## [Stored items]
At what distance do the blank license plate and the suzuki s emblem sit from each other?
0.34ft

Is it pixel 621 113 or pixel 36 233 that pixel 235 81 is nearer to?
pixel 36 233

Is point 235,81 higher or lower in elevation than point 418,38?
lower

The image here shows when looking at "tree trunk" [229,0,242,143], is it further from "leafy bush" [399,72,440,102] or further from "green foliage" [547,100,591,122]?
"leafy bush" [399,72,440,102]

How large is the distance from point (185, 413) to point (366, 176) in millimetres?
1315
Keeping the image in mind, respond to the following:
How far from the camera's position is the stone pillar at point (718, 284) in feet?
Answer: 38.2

## [Written problem]
Output each line of the rows above as a numbered list, skipping any blank lines.

## [Worked solution]
1. At what distance do the blank license plate and the suzuki s emblem sit from each other?
2. 0.34ft
3. Is it pixel 621 113 or pixel 36 233 that pixel 235 81 is nearer to?
4. pixel 36 233
5. Is point 235,81 higher or lower in elevation than point 418,38?
6. lower
7. The image here shows when looking at "tree trunk" [229,0,242,143], is it further from "leafy bush" [399,72,440,102] or further from "green foliage" [547,100,591,122]?
8. "leafy bush" [399,72,440,102]
9. How large is the distance from point (185, 413) to point (366, 176) in millimetres?
10. 1315
11. Keeping the image in mind, respond to the following:
12. How far from the camera's position is the stone pillar at point (718, 284) in feet?
13. Answer: 38.2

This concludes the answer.